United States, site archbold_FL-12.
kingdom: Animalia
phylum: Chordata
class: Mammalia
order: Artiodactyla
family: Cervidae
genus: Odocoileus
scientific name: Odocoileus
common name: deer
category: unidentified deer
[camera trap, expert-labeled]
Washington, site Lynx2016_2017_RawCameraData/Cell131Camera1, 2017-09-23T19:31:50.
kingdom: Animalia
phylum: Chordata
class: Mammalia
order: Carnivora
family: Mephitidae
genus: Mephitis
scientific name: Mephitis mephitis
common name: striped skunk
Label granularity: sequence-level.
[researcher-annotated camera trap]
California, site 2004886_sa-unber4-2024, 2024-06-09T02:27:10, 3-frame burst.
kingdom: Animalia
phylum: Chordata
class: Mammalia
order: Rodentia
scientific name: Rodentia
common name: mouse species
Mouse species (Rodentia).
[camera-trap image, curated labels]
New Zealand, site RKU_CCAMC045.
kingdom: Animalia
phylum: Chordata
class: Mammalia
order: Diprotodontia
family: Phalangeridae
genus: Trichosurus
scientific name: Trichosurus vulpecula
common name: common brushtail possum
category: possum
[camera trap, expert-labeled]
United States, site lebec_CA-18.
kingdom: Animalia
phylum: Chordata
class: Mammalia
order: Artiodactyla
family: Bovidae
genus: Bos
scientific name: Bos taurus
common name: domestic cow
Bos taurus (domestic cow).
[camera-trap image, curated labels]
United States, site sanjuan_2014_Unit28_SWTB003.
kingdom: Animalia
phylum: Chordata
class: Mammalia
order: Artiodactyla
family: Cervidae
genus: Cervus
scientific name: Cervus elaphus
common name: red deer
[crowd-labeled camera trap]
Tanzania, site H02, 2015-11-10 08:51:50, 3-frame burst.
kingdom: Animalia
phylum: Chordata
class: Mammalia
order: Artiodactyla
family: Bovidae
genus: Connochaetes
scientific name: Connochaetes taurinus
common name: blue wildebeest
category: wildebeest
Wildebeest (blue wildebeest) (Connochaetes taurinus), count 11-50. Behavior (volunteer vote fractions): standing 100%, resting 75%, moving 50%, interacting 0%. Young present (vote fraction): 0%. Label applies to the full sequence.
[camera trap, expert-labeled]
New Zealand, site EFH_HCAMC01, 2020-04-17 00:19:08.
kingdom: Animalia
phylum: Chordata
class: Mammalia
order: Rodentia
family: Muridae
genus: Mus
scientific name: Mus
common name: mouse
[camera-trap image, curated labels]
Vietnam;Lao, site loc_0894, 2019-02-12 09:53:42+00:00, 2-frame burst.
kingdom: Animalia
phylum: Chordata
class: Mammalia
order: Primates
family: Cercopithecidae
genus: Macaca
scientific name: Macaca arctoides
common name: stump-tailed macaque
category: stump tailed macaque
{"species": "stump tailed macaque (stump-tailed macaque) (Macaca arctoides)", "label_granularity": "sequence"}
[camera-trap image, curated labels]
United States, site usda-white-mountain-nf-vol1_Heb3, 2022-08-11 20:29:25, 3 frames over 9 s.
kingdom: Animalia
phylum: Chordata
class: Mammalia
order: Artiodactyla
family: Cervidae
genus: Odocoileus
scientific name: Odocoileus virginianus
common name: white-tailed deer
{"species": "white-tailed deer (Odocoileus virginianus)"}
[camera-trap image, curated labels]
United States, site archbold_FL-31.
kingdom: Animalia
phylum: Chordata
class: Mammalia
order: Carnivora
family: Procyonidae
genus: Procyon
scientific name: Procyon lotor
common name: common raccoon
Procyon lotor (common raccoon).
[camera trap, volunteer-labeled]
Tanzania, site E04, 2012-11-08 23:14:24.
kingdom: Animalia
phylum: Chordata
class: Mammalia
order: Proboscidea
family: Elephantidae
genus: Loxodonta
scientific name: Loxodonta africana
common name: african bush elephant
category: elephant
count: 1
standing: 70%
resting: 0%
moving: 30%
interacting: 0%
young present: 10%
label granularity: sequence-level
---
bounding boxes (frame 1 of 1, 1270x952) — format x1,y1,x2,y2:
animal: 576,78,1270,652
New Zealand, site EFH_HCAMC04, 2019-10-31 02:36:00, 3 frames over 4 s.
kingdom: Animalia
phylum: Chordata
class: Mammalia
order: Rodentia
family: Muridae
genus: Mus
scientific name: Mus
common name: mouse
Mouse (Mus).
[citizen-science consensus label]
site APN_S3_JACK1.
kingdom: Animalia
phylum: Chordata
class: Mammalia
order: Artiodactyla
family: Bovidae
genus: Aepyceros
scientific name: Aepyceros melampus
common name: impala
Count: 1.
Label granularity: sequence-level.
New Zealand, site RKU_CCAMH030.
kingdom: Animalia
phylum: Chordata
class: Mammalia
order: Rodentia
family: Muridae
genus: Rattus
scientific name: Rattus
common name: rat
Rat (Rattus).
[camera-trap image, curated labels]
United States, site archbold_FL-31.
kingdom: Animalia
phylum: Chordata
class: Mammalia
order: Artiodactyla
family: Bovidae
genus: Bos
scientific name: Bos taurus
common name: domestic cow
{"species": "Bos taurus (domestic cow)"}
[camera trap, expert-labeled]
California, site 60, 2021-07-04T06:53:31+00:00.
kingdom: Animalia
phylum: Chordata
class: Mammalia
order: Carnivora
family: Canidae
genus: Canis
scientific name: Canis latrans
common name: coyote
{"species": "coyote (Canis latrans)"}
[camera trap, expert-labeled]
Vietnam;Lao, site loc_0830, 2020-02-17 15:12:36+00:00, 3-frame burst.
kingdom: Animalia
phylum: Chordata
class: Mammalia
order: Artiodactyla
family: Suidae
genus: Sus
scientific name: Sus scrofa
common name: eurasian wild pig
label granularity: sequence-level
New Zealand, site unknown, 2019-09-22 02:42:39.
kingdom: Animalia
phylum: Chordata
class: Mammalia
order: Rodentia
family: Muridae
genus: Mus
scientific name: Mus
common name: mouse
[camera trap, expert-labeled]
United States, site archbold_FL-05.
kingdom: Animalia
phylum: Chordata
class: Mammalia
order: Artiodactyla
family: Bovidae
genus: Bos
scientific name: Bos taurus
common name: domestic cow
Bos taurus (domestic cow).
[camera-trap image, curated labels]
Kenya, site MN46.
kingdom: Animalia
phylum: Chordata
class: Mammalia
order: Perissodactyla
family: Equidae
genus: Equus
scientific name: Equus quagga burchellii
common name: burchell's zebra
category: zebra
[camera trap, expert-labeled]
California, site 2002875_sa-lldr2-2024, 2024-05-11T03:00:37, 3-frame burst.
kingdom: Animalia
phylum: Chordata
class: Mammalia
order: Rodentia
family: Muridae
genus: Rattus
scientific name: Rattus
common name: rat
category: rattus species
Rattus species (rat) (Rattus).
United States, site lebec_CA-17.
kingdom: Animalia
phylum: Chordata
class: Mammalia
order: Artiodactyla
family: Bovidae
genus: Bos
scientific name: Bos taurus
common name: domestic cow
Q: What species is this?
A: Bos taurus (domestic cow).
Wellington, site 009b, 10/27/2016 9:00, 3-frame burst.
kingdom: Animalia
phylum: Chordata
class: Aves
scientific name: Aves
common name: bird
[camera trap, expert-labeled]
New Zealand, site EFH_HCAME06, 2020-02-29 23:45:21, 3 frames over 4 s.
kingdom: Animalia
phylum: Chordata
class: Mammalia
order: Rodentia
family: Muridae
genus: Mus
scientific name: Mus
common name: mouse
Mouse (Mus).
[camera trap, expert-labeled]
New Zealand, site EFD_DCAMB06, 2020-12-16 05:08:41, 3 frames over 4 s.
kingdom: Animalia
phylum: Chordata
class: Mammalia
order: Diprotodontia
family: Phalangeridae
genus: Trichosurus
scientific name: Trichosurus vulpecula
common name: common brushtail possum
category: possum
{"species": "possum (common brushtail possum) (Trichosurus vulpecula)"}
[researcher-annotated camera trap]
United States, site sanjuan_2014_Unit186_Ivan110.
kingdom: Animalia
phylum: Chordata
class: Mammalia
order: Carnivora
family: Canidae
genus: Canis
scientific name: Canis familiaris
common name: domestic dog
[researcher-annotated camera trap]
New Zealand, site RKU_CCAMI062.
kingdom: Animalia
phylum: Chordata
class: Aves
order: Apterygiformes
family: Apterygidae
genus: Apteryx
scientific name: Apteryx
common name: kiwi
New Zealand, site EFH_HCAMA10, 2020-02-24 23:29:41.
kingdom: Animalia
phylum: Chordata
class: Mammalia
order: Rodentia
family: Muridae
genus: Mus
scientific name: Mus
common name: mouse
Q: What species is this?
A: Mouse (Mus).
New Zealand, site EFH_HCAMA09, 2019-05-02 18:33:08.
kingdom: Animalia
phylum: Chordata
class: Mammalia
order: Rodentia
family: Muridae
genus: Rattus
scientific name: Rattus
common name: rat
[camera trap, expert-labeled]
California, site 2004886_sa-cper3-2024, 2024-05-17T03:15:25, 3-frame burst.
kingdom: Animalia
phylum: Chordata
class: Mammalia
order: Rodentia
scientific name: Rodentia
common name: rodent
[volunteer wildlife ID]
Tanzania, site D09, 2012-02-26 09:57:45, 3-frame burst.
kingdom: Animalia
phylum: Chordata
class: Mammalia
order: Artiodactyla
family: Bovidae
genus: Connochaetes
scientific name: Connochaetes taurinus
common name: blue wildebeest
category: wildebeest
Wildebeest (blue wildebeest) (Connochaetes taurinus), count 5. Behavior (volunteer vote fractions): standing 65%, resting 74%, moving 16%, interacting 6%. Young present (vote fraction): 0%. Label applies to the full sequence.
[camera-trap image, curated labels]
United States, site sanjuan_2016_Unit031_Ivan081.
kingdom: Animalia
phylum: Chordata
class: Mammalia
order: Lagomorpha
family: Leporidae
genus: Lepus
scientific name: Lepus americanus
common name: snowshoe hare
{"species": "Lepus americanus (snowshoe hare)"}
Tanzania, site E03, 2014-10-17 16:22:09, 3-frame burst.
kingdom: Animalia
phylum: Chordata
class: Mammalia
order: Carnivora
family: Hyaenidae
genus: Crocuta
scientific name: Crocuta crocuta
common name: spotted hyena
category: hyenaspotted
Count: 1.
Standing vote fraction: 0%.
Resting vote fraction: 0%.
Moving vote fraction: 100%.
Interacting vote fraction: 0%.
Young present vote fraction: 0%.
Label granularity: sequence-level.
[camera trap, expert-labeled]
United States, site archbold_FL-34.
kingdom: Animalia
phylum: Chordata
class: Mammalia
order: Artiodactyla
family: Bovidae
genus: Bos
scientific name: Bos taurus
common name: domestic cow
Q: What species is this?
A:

About this task:
Tell how many lines in the material above include the word "macaque", giving the number only.

Output for this exercise:
3